Kevin Corry <[email protected]> wrote:
>
> ...
>
> A little more background on snapshotting first. When a I/O write request
> is submitted to a snapshot-origin device, and that "chunk" of data on the
> origin has not yet been copied to the snapshot, DM puts the submitted bio
> on an internal queue associated with that chunk. DM then starts to copy
> that chunk from the origin to the snapshot, and when the copy completes,
> it must write out a new mapping table to the snapshot device. When all of
> this is finished, the original bio (and any other bios that might have also
> come in and are waiting for that chunk) can be taken off the queue and
> finally submitted to the origin device.
>
> Writes to the snapshot device work very similarly.
>
> The underlying reason for the increased usage in the dm_io and dm_tio
> seems to be related to improvements in the page-cache and I/O-schedulers
> in the 2.6 kernel.

Quite possibly.

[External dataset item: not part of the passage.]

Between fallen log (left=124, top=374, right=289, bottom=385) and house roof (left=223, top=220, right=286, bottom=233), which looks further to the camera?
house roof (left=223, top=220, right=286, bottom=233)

Especial problems are caused by the CFQ I/O scheduler,
which allows tremendous numbers of requests to be in flight. Not that this
is a bad thing per-se (we need to be able to cope with that), but it can
trigger problems more easily than the other I/O schedulers.

> When you start dd, it reads in as much data as it can from the source
> device into the page-cache. At some point, the page-cache starts getting
> full, and pdflush decides to start writing those pages to the snapshot-
> origin device. Each submitted bio goes through the process described above.
> However, as soon as DM puts each bio on its internal per-chunk-queues, DM
> can then return back to pdflush, which continues to drive requests to the
> snapshot-origin device.

Yup.

> After talking with a friend with a bit more understanding of the workings
> of the new I/O scheduler, it seems that the way this process is *intended*
> to work is for pdflush to block once a request-queue for a device fills
> up to a certain point. Until I/Os have been processed from the full
> request-queue, pdflush won't be allowed to submit any new requests, and
> everybody gets to make some forward progress.

Not really. The VFS/VM takes quite some care to _avoid_ blocking pdflush
on any particular disk. Because there will always be more disks than there
are pdflush instances, and we want to keep all the disks busy.

So what pdflush will do is to essentially operate in a polling mode.
pdflush will circulate over all the FS-level superblocks looking for ones
whose backing queues are not write-congested (bdi_write_congested() returns
false). Any such superblocks will have more writes directed to them.
After passing over all such superblocks, pdflush will go to sleep and will
be woken by write completion activity from any queue and will then take
another pass across the superblocks.

Under heavy writeout, userspace tasks will also participate in this
activity. They do basically the same as the above, only we prevent the
userspace tasks from leaving the kernel while there is too much dirty
memory around. This throttles those tasks which are dirtying memory too
fast. Care is taken to be "fair", so that one dirtying task doesn't cause
a different dirtying task to get stuck in the kernel for ever.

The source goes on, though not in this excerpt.